WHAT YOU WILL DO -
Pick up the opinion piece about Ghislaine Maxwell's interview and keep writing it, starting right after its last sentence.

[start TEXT EXCERPT]

Lost in a Blizzard of Nonsense

By David Glenn Cox

It’s emotionally taxing the trip to the far edge of reason and sanity and back. The absurd little theater of the absurd. You don’t dare laugh, but you want to. You can feel it welling up inside yourself, but you don’t dare give in to it. Is it too serious to not joke about it? But it’s just so predictable and they treat it with such solemnity and seriousness. According to Ghislaine Maxwell. Jeffery used to have these wild parties. Where they’d drink butter milk and listen to Chubby Checker records and play crazy eights for money.

And might I add, that I’m insulted. All the time in the world to practice and get her story straight. And she comes off sounding as crooked and as phony as they say she is. But surprisingly, she’s not very good at it. “Oh, no! They were always perfect gentlemen. They’d all put on funny hats and do the twist!” All those young women were being abused, but she never saw nothing! The deputy Attorney General of the United Snakes goes to interview her himself, personally.

[end TEXT EXCERPT]
[start RECORDED INFORMATION]

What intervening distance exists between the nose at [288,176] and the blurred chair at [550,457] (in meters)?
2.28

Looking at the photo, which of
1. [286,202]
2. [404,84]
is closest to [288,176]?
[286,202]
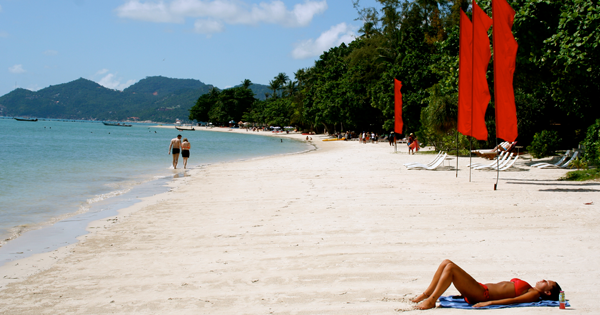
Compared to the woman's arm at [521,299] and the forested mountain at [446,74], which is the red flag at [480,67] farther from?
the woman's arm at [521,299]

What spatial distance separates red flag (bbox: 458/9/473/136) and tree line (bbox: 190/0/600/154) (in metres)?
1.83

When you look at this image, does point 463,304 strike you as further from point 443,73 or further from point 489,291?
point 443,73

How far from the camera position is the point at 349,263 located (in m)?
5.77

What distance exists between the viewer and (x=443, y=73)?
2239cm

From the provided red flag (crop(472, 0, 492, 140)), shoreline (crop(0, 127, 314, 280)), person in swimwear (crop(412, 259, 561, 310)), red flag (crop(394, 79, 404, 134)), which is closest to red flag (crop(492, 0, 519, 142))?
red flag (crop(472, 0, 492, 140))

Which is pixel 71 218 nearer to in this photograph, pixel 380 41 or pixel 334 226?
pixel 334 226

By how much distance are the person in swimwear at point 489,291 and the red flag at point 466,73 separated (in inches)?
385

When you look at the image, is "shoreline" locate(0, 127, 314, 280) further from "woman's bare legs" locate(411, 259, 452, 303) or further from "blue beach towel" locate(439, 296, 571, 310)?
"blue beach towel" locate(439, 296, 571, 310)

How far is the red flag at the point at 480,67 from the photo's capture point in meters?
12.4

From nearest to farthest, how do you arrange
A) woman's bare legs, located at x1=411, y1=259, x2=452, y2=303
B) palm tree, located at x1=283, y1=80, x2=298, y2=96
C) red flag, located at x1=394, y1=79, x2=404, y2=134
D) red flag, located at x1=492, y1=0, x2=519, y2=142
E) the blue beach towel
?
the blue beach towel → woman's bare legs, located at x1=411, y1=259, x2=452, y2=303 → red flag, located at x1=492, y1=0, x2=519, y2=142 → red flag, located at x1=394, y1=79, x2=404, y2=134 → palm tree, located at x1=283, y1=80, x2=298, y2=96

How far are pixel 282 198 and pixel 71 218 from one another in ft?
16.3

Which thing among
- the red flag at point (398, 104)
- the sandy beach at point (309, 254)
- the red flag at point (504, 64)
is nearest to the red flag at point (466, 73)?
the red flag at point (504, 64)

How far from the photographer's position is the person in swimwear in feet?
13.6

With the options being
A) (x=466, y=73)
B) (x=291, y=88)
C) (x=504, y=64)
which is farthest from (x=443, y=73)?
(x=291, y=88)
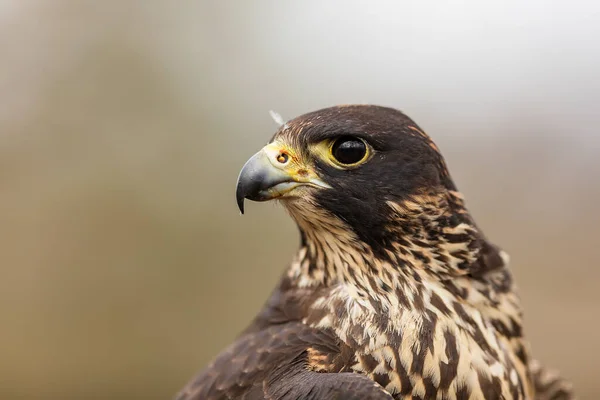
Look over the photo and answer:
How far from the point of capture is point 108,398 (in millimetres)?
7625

[end RECORDED INFORMATION]

THE RESULT -
And what do we get for our trouble? “Oh, they were all good boys!” Come on, lady! If you’re going to lie about it, at least put your heart into it. Give us something here. And then with Warren Commission thoroughness that as they say, is that. She was a couched and primered as much as any Korean War POW. She just had to deliver the lines. She didn’t have to make them sound believable.

Then, Maxwell is suddenly moved from hard time orange jumpsuit prison to Candy Land prison. Please turn down the stereo. I’m trying to practice my cello prison. No deals were struck. It was all just a big coincidence, really. Candy Land prison had an opening and just decided to take her in. But no deals were made! Ms. Maxwell is speaking freely, with nothing being offered to her. It’s all such a put-up job as to make you wonder why they even bother trying to hide it anymore. Offer = Reward.

Why not just say it out loud? We made a deal. She plays little Suzy from Sunshine valley who doesn’t know nothing about nothing. Who immediately gets promoted to Candy Land jail. Sorry, we can’t pardon you right now. You’ll have to wait at the Hilton until the heats off. Boy! I remember back in the good ole days how we used to argue about and make a fuss about the king’s quid pro quo deals. Everyone would get all heated and angry. They‘d even hold Congressional hearings about them. But today, this is just another one. Ho hum. He bought her off with a bunch of bananas and a nice soft cot. Yeah? So?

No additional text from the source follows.